● **Consigne**:
Rédigez la suite du texte consacré aux arrestations d'influenceuses russes pour des raisons fiscales, à partir de son dernier passage.

● **Texte fourni**:
╭──
L'arrestation d'Elena Blinovskaïa est d'autant plus retentissante qu'elle n'est pas la première influenceuse de cette nature à se retrouver dans le collimateur de la justice. Dans ce "marathon des arrestations", selon l'expression ironique d'Ivan Jdanov, un juriste proche d'Alexeï Navalny, elle est la troisième depuis mars à être inquiétée pour des raisons fiscales – avant elle, une "coach fitness" suivie par dix millions d'internautes et une instagrameuse ayant pris la fuite à Dubaï.
Le sujet avait déjà été évoqué à la Douma l'année dernière. Pour l'État, qui traverse de sérieuses turbulences économiques, l'objectif est de trouver l'argent là où il se trouve : parmi les Russes partis à l'étranger, mais aussi parmi ces célébrités qu'il avait jusqu'à présent négligées. Sur Telegram, réseau devenu incontournable dans le champ informationnel, la vigilance à l'égard de ces figures d'Internet alimente les spéculations. La chaîne Baza assure que l'administration fiscale a récemment créé un département spécial pour surveiller ces "blogueurs" gagnant plus de 50 millions de roubles par an (572 000 euros) – une liste de noms circule sur la messagerie, dont certains ont déjà quitté le pays.
Un motif uniquement financier ?
╰──
Entrées d'un jeu de données:
╭──
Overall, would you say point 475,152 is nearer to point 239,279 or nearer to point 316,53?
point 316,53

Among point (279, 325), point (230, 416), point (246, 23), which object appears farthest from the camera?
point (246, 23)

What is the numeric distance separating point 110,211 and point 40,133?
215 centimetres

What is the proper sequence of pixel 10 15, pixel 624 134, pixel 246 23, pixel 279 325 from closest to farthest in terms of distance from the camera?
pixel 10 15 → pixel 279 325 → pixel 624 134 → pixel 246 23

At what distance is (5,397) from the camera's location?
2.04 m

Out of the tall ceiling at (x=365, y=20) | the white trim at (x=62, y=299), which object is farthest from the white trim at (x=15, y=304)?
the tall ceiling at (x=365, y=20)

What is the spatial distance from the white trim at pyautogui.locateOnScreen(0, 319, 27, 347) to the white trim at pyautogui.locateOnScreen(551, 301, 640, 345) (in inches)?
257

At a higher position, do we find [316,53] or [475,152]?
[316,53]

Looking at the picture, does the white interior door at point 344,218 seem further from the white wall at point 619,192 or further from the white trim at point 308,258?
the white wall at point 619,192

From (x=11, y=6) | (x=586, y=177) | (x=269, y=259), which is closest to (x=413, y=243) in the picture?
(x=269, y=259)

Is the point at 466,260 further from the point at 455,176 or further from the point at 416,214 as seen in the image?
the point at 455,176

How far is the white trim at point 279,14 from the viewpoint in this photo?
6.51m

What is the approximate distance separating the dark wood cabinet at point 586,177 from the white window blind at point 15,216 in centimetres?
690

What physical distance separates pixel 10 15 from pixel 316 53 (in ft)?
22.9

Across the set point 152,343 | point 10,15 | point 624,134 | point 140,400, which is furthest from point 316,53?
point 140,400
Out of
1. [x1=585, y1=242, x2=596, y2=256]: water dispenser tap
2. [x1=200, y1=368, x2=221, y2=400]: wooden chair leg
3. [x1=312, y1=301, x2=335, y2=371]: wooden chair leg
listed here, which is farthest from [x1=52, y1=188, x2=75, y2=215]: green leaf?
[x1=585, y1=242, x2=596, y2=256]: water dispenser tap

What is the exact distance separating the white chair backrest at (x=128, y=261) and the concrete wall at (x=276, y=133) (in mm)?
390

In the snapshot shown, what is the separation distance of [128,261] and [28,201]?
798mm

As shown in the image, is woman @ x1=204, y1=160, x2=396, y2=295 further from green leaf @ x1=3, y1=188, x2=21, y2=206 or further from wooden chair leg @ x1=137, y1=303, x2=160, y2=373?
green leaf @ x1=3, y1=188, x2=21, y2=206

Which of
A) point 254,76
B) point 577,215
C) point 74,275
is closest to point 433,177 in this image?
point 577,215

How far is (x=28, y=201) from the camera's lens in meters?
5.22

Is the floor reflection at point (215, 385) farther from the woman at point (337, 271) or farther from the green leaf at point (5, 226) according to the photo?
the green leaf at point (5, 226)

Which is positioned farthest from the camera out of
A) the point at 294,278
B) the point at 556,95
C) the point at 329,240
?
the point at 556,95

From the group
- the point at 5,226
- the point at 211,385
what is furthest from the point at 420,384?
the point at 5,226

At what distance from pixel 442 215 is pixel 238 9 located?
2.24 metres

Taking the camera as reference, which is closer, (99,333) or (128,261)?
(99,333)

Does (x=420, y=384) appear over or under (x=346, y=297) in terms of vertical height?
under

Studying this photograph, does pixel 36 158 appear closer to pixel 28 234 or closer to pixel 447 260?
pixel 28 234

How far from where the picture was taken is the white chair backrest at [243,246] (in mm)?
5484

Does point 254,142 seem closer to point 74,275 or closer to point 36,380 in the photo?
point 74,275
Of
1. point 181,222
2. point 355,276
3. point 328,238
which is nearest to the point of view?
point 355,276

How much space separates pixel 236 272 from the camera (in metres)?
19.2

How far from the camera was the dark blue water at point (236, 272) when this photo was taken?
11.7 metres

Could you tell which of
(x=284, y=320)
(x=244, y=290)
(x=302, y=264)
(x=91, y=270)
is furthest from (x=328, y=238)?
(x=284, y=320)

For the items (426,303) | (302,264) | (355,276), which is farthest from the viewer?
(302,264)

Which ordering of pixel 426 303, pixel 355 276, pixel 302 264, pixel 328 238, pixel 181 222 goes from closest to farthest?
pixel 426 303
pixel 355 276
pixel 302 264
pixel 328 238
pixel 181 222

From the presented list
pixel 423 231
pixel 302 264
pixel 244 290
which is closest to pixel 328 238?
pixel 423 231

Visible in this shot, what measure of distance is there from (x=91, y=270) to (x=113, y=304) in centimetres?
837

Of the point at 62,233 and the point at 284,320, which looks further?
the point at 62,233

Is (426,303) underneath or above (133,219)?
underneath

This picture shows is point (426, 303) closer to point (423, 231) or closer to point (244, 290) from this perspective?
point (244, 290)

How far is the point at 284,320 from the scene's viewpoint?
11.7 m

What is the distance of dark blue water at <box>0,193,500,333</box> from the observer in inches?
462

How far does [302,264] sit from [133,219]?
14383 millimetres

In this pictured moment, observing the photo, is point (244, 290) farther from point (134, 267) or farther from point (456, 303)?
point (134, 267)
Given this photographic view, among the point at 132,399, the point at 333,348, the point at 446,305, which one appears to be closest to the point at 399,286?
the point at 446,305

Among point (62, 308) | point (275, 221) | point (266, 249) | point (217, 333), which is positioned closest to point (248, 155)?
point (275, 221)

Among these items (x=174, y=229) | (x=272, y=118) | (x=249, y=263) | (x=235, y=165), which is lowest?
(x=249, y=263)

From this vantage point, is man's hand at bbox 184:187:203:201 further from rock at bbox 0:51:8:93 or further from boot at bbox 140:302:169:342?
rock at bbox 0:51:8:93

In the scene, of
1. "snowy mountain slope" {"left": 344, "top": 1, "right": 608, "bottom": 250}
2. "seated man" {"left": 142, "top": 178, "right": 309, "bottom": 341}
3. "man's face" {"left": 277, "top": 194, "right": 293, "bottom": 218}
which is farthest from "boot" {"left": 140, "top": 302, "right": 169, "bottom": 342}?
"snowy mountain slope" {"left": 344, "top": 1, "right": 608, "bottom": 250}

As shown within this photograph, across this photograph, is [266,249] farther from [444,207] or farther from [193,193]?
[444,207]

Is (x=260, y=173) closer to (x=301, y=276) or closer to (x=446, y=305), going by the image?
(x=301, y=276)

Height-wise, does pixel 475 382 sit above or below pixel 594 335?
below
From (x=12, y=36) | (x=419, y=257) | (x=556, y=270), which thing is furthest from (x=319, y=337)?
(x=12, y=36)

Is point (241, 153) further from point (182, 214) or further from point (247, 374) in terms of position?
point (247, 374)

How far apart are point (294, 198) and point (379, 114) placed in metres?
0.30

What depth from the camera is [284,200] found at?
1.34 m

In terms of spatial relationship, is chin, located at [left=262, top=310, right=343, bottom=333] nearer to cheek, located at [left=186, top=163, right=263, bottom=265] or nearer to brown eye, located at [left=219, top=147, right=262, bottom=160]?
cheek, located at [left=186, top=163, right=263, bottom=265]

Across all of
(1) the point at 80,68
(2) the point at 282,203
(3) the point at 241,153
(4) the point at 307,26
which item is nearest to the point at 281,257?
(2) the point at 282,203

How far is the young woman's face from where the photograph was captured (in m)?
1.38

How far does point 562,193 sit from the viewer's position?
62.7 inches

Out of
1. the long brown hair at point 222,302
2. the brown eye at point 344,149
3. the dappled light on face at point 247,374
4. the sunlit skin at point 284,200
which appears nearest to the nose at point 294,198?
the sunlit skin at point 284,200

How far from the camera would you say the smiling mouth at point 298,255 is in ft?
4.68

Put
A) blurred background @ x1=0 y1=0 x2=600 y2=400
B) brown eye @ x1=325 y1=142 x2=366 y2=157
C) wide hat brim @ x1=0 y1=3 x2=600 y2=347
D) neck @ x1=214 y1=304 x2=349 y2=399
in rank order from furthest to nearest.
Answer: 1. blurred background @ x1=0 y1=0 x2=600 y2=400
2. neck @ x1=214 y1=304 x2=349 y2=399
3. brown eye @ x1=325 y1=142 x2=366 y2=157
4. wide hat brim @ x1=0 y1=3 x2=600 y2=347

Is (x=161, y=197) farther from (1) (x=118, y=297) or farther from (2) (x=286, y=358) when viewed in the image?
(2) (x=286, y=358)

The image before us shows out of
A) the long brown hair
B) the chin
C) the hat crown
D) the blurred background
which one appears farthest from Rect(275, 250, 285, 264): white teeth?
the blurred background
╰──
● **Réponse à l'exercice**:
Pour le site russe Republic, ces arrestations symbolisent "la fin de la société de consommation russe telle qu'elle s'était formée dans les années 1990 et qui était devenue la réalité du quotidien". Malgré la guerre et le bannissement officiel d'Instagram, les influenceurs de Russie ont trouvé des moyens de contourner les blocages et poursuivi leurs activités lucratives. Ils se sont ainsi attiré l'attention des autorités, qui entendent aujourd'hui capter leur public.
"Les blogueurs s'adressent à un large public et ont une grande influence, comparable à celles des grands médias. Et même s'ils ne se mêlent pas de politique, le Kremlin a besoin d'exemples afin qu'ils se sentent menacés et se soumettent aux recommandations du pouvoir", estime le journaliste indépendant Dmitri Kolezev. "Il y a une demande de la société pour la justice sociale, et ces blogueurs, qui affichent un train de vie luxueux, sont des victimes privilégiées pour satisfaire cette demande. En attendant, les fonctionnaires, qui ne vivent pas moins bien, apparaissent en dehors du cadre", poursuit-il.
Si ces deux dernières décennies, l'État russe avait encouragé à outrance la dépolitisation des citoyens, ces arrestations confirment l'évolution opérée après le déclenchement de la guerre en Ukraine : le pouvoir ne se satisfait plus de cette neutralité et exige désormais leur engagement actif. Selon le blogueur Ilya Varlamov, l'un des pionniers de l'Internet russe, l'État pourrait être tenté, en vue de la prochaine élection présidentielle, de faire des propositions à ces stars du Web : les laisser briller à condition qu'elles fassent la démonstration de leur loyauté. "En publiant un post de soutien à ‘l'opération spéciale', par exemple".